Delon’s looks and performance in Purple Noon defined stylish crime films of the era, and Delon continued to surpass his own standards seven years later in Jean-Pierre Melville’s Le Samouraï (1967). Quite literally the polar opposite of Purple Noon‘s Tom Ripley, Delon plays stone cold killer Jef Costello, an assassin whose work prohibits emotion and cages him from the outside world. While equally eye-catching in a trench coat and fedora, stealing cars off the Paris streets, Ripley and Costello are their own men, strikingly portrayed with their own unique pathos. These are, undoubtedly, Delon’s hallmark performances; one or two such cases of audience enthrallment can be expected of a man so aesthetically pleasing.

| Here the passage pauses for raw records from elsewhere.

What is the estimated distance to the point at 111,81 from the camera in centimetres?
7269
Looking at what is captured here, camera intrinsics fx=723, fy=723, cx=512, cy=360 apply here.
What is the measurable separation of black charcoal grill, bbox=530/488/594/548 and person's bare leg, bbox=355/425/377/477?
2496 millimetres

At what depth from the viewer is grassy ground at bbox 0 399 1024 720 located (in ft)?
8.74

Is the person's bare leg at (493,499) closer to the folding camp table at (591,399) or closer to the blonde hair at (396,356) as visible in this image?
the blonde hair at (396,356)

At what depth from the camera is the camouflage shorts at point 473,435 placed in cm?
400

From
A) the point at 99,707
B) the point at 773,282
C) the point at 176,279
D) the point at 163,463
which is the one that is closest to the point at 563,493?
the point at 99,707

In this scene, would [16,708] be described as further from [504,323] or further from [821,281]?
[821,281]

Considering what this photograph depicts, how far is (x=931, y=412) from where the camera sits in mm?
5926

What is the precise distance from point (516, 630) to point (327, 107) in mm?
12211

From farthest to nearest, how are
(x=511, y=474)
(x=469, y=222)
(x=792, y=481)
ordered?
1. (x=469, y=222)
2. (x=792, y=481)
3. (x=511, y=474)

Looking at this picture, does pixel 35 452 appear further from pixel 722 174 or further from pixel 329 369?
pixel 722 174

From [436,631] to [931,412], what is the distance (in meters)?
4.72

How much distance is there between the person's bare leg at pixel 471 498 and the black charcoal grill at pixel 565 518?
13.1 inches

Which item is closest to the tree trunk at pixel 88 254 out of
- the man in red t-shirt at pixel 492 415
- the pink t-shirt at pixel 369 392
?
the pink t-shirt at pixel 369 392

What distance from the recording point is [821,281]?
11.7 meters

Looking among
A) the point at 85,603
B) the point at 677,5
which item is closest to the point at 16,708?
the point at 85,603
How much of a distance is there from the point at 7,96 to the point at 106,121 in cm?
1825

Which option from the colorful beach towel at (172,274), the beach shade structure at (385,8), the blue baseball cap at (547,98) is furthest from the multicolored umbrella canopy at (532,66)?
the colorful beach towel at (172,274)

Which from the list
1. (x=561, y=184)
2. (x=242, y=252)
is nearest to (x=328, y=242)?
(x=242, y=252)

For Monsieur Delon, innate talent comes into play, and when it comes to masterpieces there are many, many more.

As an actor Delon has over a hundred credits, and while several of his performances fall within the crime genre, his filmography is vast and varied. Who can forget the young Italian boxer, the sadistic soldier, the morose high school teacher with a kink (among others)? Certainly not Instagrammers. Even Delon’s personal life is immortalized on smart phone screens, as photos of Delon and his past love interests are naturally amorous. Delon’s infamous relationship with German actress Romy Schneider. has a popular following of its own, as several Instagram accounts are dedicated solely to sharing photos of the beautiful ex-couple.

Alain Delon in LE SAMOURAÏ (1967)

“Compared to his time, he always stood out in the crowd, but it’s even easier to notice now.”

What is it about Alain Delon that has men and women, critics and fans, past and present, acclaiming him again and again? Have social media users been transfixed by Delon’s hypnotic blue eyes? Or is it pure sex appeal that has captured the hearts of hungry millennials?  “Compared to his time, he always stood out in the crowd, but it’s even easier to notice now,” says Soniya, handle @dailygarbo, a resident of Vancouver, Canada and a surefire competitor for youngest Delon fan. “He isn’t like most other actors who are aggressive and controlling,” the fourteen-year-old continues. “Today’s actors don’t have the ‘charm’… They lack the je ne sais quoi.” Soniya continues to credit Delon with broadening her cultural horizons and increasing her happiness. “He has made a great contribution to my life,” she says, the anticipation of his effect on her adult future evident in every word.

In a recent interview with GQ Magazine, Alain Delon, now eighty-two years old, acknowledged the impact of female adoration on his career. “Women,” he said, “became my motivation. I owe them everything. They were the ones who inspired me to look better than anyone else, to stand stronger and taller than anyone else, and to see it in their eyes.” It was indeed in women’s eyes upon seeing Delon, and it still is. To women of the past sixty years, Alain Delon and his fans owe their gratitude for inspiring a stellar career. To the phone-tapping youth of the Instagram era, for their media onslaught and virtual praise, we must award our highest respect.

“Women became my motivation. I owe them everything.”

Though Delon’s professional career has come to a close, his cinematic legacy can never die. Under the thumbs of budding millennials he remains, vital and intoxicating as ever, as he is reincarnated image by image, clip by clip. Though his past has been repeated by ‘sickeningly’ modern means, Alain Delon can still say that to women, modern women, he owes everything.